Eldercare in Cameroon: attendance of a proximity hospital in Yaoundé.

Author(s) Jossy Eyenga-Oli1, Armelle-Lucrèce Ngougni-Kana2, Marcel Azabji-Kenfack3, Eddie-Karistan Lakoudjeu 4, Nkodo Mendimi 5
Affiliation(s) 1Direction, Hôpital de District de la Cité Verte, Yaoundé, Cameroon, 2DESSAF, DESSAF, Yaoundé, Cameroon, 3Department of Physiological Sciences, Faculty of MEdicine and Biomedical Sciences, Yaoundé, Cameroon, 4Social Affairs, DESSAF, Yaounde, Cameroon, 5Direction, Hôpital de district de la Cité Verte, Yaoundé, Cameroon.
Country - ies of focus Cameroon
Relevant to the conference tracks Health Systems
Summary Cameroon is entering a demographic transition era, as elsewhere in Subsaharan Africa, with more old persons in proportion to the general population. But, our hospitals are not prepared for elderly care in terms of attendance, since there are no baseline data. This study examined the attendance of a proximity district urban hospital, and gives the basic statistics of hypertension, diabetes and elderly admission in a 3-months period. We underlined the neccessity of planning a policy in terms of capacity building for elderly.
Background In recent years, several studies have reported that African countries are facing an era of demographic transition, with a marked increase in the proportion of elderly people. In Cameroon, recent statistics reported approximately 6% of older people in the general population.
Because our health services are not fully prepared specifically for the care of the elderly, it is essential to establish a statistical observatory hospital attendance by the elderly. This is in order to build better care policies for this population group. For this purpose, we have conducted this pilot study to provide baseline data in terms of attendance.

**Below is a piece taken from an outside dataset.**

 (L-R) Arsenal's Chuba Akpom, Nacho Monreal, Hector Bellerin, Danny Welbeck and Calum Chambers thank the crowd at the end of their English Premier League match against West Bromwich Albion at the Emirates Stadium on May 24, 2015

Objectives To describe the attendance and basic epidemiological patterns of elderly patients (≥60 years old) admitted to outpatient departments during a 3-months period, monitoring routine activities related to chronic health problems, hypertension and diabetes mellitus.
Methodology It was a cross sectional retrospective study conducted from June to August 2012. Data were collected from medical records, including age, sex, social status, medical history and type of treatment. Incomplete records were excluded from the study. Ageing was defined as follows: Group-A= “Younger patients”, aged 65 years. Statistical analysis was performed using MS Excel 2003.
Results At the outpatients department, we recruited consecutively from the registers a total of 1714 patients during the study period. The mean age of the whole attendance in adult consultations diabetes/hypertension unit was 39.5 years (21-87 years) and the sex ratio (male:female) of 1.08. We recorded 47,8%, 30,7% and 21,5% respectively for Group-A, Group-B and Group-C. Among them, 447 were definitely admitted for Diabetes and 171 for complicated hypertension. The diabetic patients were divided into 18,3% for Group-A, 48,3% in Group-B and 33,3% in Group-C. Hypertension patients were divided into 31,0% for Group-A, 41,5% in Group-B, and 27,5% in Group-C. The main comorbidities associated were chronic kidney disease (25.4% of the total attendance) and chronic heart disease (15,3%).
Conclusion These data show that, both in the outpatient department and admission wards, the proportion of older people varies between 20% and 45% of our health care activities, which is huge compared to the proportion of 6% the age in Cameroon. This pioneer work is an urgent plea to establish a more detailed preliminary for a plan that is dedicated to elderly care in district hospitals statistical observatory. A phase of capacity building of staff in aged care is also a conducive form of retraining.